Белые одежды - Дудинцев Владимир Дмитриевич. Страница 95
— Всю, всю, Федька. Ничего не оставляет.
— Тогда я боюсь. Ты же ввела его в «кубло»... Тогда я, пожалуй, должен буду забрать у тебя и семена, и горшки.
— Дурак ты, дурак чертов! — закричала Туманова. — Ловишь все меня! Умней я стала через тот случай с «кублом». Не доберется он! Сила силой, а Ивана Ильича наследство он через мой труп... Даже и через труп не получит.
Успокоение, которое почувствовал Федор Иванович, спрятав у Тумановой значительную часть «наследства» Ивана Ильича, оказалось очень недолгим. Он в тот же вечер вспомнил о новом сорте, и теперь его все время тревожил повисший в воздухе и, похоже, неразрешимый вопрос: как разыскать среди трех тысяч кустов те восемнадцать, которые нужно было спасти. Это надо было сделать до осени, потому что в октябре кто-то придет и начнет выкапывать всю картошку подряд. И тогда новый сорт сам себя покажет цветом клубней. Обязательно обратят внимание на невиданный цвет — цвет загорелого женского лица. И на матовость, как у замши.

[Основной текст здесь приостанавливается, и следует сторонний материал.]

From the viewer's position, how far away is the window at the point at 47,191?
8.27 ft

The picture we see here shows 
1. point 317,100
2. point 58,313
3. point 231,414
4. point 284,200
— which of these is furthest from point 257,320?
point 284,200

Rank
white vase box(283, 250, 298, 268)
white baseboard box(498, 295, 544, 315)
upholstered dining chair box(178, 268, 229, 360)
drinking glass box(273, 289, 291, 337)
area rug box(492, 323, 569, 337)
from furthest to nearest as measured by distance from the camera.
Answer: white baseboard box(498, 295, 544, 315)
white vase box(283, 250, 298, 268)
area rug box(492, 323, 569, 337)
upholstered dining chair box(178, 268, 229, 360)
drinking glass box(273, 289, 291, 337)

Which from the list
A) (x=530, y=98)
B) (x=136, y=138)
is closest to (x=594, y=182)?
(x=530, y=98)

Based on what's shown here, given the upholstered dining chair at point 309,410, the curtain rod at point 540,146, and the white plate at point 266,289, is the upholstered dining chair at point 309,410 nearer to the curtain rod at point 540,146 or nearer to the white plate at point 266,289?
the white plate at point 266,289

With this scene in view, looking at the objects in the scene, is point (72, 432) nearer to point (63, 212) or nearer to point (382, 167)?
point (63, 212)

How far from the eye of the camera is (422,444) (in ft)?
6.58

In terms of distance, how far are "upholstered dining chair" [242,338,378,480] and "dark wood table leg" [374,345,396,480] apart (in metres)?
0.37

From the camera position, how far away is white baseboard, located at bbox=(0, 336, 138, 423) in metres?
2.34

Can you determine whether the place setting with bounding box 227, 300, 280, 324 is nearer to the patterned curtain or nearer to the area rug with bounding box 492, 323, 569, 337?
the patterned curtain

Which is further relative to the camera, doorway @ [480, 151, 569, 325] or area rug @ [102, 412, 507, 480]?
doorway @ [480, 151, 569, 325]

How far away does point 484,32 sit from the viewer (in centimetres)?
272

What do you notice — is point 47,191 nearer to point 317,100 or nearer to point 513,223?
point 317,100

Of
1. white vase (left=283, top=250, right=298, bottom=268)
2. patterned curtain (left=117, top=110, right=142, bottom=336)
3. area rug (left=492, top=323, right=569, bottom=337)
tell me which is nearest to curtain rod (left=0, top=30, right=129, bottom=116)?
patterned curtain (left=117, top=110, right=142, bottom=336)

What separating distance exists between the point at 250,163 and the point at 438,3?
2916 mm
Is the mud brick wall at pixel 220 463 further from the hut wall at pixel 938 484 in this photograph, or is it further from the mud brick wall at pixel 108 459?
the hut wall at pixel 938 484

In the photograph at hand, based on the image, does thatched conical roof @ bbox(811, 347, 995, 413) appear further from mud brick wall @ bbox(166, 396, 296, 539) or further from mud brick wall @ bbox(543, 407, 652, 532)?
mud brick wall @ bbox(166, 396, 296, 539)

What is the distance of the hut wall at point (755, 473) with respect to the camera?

Вопрос не отступал, и, занимаясь своими делами в учхозе, Федор Иванович теперь часто останавливался и остекленело смотрел в одну точку. Краснов это заметил и однажды негромко сказал:
— Федор Иванович, вы что-то задумываться стали...
— Задумаешься, — последовал горько-рассеянный ответ. При этом Федор Иванович посмотрел долгим новым взглядом, непонятным и смущающим. Он в это время думал о Тумановой и о власти, которую забрал над нею альпинист. — Еще как задумаешься, — повторил он, любуясь ее остолопом. — Троллейбуса-то замели, а сорт где?
— Где? Только на огороде у него. Только там. Логика подсказывает.
— А морфология кагегорически отрицает. Нет сорта, чтобы не имел морфологических особенностей. Я ходил смотреть. Там картошка уже цветет. Все цветки белые. И рассеченность у листьев одна и та же. У всех. Это все сплошь — «Обершлезен». Я бы не задумывался, если бы сорт был там...
— Троллейбус потому и посадил там «Обершлезен»... Потому что новый сорт у него, думается, потомок родителей... Из которых один — как раз «Обершлезен». И от немца перешла эта рассеченность. Удобно маскировать сынка рядом с папой...
«Как эта сволочь могла допереть до такой догадки?» — подумал Федор Иванович, ахнув в душе. Но ничто в нем не дрогнуло. Он чуть-чуть зловеще улыбнулся.
— Вы, дорогой, чистый вейсманист-морганист...
— С вами поработаешь — наберешься, — весело ответил Краснов. — Кем хошь станешь!
— Не скажите это Кассиану Дамиановичу...
— А он мне и подбросил эту идею!..
— Ну, и как он рекомендует выделить этот новый сорт?
— Осень все выделит...
Федор Иванович, хоть и был он серьезным ученым, хоть и видывал виды, но и он не мог даже предположить, что тревожащий его вопрос о новом сорте будет снят с той неожиданной простотой и экономной четкостью жеста, какую может показать нам только природа.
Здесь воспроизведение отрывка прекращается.